While The Final Girl Support
Group pays homage to the last four decades of slasher films, the books themes
writer Grady Hendrix trots out gets lost in the seemly torpid James Patterson inspired dialogue and Hendrix’s attempt to appeal to a certain sub-group of
teens who came of age in the late 1980s and early 90s. It wants to be a clever
dissection of the genre, but can’t get over what is an essentially B-film
horror schlock.
I caught early on that this
book was also a sort of attempt to explore male misogyny and a lot of women’s
obsession with true crime books and local murders. We get the men who hate
women and women who become enamored of popular male killers –and how they can be
easily manipulated, these impressionable teens. Then he tries to use those
tropes and themes to give women the ability to fight back.

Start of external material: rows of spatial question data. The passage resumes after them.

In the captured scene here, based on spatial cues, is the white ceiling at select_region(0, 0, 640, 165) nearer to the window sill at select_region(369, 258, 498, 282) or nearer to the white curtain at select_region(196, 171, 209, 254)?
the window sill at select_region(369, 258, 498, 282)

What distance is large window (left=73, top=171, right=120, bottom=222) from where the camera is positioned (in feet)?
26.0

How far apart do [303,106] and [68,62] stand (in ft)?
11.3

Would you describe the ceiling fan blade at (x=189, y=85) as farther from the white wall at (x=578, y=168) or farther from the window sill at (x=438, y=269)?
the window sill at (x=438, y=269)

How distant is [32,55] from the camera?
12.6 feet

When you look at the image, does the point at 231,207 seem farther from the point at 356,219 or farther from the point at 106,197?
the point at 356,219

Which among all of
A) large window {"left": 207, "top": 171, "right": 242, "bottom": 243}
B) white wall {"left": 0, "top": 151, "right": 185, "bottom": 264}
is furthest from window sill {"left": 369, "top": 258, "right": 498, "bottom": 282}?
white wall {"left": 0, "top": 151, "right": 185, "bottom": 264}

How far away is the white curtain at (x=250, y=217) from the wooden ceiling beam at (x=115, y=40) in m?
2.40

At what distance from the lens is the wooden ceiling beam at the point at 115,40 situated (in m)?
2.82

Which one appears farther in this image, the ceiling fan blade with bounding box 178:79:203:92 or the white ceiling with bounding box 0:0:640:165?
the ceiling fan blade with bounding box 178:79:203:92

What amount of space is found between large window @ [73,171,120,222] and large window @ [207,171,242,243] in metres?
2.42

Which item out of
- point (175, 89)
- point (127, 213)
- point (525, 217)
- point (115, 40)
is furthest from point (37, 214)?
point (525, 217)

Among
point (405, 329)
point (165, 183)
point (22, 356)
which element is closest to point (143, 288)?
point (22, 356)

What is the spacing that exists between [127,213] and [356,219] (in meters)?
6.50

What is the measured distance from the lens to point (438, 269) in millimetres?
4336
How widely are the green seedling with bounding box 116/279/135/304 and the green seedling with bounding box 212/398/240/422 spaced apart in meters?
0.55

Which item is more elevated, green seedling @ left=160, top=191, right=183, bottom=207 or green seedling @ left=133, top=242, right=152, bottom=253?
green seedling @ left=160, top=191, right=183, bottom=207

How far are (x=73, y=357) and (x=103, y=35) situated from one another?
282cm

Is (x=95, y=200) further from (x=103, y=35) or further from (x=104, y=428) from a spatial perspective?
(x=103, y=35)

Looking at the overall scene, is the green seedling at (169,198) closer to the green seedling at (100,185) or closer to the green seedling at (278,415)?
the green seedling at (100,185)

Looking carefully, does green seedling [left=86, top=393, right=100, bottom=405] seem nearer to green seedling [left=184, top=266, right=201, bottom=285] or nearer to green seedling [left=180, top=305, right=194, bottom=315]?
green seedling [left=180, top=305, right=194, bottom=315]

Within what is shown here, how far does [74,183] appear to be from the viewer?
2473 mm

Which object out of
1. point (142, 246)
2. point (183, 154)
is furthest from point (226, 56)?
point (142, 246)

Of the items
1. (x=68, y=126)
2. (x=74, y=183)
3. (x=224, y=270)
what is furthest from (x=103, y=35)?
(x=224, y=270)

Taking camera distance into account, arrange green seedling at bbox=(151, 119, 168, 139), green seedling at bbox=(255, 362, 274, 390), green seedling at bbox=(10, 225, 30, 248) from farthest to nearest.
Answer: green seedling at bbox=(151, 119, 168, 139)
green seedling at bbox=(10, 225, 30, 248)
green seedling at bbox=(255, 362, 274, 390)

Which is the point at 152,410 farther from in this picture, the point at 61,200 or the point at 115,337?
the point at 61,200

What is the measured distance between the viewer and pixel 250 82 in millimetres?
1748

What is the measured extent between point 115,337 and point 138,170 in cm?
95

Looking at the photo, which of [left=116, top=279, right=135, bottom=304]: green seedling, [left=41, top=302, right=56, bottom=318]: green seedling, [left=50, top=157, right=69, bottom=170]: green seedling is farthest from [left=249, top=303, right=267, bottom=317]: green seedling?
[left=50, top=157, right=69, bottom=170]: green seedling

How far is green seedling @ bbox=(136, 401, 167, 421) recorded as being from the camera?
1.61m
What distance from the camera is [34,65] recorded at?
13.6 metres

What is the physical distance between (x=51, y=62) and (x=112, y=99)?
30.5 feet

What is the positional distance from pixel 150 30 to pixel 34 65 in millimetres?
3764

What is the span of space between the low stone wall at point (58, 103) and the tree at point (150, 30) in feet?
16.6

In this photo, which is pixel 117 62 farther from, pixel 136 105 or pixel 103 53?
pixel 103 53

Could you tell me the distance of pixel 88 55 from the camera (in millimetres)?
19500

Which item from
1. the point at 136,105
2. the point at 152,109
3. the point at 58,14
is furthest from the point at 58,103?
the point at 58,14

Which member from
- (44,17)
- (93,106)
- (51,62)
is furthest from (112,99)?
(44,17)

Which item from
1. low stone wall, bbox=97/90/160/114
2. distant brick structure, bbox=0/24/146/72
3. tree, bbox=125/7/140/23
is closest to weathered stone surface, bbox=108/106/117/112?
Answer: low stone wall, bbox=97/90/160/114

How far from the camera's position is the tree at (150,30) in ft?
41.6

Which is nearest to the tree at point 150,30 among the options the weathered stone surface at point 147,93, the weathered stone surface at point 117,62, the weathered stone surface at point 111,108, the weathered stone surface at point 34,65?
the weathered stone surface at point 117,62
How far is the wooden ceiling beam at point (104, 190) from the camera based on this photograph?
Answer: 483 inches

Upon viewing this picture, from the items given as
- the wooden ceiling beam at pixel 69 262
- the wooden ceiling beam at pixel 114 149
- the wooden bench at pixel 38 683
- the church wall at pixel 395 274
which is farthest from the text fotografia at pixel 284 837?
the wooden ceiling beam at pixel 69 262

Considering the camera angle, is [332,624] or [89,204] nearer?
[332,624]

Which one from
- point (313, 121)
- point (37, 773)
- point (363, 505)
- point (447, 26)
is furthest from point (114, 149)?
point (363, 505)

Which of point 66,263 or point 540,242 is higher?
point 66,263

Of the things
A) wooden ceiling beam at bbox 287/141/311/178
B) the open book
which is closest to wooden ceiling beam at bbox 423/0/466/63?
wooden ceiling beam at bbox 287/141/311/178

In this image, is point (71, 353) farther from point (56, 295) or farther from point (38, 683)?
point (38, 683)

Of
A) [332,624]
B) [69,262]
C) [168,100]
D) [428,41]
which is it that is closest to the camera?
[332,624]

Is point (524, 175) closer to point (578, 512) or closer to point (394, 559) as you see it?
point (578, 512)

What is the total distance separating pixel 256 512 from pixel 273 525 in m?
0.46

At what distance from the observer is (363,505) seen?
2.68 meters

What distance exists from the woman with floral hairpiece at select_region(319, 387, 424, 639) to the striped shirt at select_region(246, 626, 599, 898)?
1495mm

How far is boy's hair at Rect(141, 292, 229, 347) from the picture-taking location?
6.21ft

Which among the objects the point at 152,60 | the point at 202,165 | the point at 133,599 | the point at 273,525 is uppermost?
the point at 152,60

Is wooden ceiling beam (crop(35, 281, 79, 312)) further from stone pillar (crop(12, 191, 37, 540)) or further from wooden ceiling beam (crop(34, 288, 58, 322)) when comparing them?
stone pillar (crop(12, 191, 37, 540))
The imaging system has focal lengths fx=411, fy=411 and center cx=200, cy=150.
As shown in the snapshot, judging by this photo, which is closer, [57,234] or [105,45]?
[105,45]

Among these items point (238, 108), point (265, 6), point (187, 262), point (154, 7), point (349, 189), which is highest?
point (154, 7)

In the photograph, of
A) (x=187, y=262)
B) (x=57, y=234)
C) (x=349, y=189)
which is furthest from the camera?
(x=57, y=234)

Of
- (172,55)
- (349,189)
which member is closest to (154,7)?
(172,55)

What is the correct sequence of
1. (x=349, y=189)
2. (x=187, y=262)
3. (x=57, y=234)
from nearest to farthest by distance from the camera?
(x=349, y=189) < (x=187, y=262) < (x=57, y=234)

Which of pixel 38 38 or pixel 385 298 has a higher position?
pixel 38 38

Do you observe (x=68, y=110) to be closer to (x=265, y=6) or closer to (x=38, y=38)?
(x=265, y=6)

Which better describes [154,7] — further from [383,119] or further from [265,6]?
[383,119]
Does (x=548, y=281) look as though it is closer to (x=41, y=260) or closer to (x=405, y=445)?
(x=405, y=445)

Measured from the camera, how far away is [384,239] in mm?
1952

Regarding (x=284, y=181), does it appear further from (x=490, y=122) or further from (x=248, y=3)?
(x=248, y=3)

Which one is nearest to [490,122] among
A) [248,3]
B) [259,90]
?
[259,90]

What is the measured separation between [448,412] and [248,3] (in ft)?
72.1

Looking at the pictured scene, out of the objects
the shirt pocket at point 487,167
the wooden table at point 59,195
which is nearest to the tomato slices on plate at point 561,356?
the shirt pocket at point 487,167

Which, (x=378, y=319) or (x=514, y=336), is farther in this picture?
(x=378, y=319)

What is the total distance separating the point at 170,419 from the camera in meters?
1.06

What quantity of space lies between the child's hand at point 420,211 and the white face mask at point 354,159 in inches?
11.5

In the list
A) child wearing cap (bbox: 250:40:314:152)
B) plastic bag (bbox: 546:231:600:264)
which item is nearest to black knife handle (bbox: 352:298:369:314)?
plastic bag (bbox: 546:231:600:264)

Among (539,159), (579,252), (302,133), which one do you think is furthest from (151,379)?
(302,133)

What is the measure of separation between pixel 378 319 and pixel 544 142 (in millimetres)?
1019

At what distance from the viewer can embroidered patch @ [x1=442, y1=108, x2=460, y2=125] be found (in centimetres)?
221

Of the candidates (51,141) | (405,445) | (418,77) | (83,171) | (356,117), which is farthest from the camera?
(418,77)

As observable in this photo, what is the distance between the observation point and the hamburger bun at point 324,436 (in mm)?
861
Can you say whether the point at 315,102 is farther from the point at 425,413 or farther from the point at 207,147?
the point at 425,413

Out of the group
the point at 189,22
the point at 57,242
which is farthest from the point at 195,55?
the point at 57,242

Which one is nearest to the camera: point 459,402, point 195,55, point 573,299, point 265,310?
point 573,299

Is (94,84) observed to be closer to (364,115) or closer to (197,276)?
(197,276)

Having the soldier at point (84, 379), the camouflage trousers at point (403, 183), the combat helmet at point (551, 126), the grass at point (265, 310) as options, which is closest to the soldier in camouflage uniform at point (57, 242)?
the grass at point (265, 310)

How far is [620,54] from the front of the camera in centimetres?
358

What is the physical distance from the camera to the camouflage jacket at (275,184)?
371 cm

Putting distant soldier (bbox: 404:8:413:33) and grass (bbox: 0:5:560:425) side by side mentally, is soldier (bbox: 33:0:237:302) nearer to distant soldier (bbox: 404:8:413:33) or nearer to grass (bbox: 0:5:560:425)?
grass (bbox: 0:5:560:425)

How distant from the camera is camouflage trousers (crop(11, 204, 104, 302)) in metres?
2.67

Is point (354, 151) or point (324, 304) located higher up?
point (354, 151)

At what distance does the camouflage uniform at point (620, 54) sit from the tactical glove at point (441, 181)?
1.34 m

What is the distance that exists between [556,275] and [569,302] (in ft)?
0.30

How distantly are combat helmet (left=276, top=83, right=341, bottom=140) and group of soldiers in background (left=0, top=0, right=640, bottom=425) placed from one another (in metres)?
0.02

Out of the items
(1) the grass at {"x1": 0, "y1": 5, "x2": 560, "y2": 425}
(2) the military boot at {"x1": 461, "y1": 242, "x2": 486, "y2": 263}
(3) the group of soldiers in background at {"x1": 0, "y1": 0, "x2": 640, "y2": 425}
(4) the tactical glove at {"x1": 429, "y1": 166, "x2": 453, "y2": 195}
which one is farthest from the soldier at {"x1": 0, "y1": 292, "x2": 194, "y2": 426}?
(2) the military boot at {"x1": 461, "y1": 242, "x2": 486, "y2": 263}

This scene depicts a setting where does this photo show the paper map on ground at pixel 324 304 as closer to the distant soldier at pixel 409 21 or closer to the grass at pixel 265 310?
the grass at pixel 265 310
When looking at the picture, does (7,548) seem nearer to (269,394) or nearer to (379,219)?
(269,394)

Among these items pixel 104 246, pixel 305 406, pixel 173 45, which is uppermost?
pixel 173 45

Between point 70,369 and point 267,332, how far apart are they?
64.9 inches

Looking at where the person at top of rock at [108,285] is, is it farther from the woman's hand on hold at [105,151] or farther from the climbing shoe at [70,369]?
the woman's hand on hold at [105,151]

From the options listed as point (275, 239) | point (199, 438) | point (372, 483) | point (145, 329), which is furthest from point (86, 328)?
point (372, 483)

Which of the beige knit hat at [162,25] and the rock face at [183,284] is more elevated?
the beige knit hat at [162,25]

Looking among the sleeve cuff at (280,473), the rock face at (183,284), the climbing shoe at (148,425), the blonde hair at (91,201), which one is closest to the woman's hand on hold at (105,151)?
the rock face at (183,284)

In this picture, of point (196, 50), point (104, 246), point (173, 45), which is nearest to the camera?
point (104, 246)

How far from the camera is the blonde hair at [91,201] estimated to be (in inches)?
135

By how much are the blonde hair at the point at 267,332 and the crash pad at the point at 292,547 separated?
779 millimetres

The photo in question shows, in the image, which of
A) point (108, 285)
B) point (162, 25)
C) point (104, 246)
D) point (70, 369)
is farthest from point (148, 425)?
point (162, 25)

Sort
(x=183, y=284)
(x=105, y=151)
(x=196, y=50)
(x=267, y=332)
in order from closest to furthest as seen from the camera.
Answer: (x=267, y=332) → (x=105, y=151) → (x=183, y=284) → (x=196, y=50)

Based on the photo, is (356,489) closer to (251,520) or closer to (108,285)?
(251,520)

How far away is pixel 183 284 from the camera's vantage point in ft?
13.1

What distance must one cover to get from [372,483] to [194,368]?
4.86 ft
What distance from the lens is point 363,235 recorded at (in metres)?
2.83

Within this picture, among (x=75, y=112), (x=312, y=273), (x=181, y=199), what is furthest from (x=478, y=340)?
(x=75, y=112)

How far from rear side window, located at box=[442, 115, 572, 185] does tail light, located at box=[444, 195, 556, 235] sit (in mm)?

My biggest issue was keeping
all the characters straight –I mean all the women in most of these horror films
are essentially the same character. There is really nothing to separate them,
to make them stand apart from each other. And it didn’t help I felt no
emotional connection to even the main protagonist, Lynn. I can’t understand
anyone, let a women, who suffer such trauma, but Lynn never made anyone, even
herself, remotely likable.
Another mixed bag for me, an
interesting (maybe brilliant) dea but executed in an only half interesting way.
Which is funny, considering I’ve had the basic same issues with his two
previous novels, My Best Friend’s Exorcism and The Southern Book Club's Guide to Slaying Vampires.
I don’t know, maybe this may
have worked as a novella more than a novel.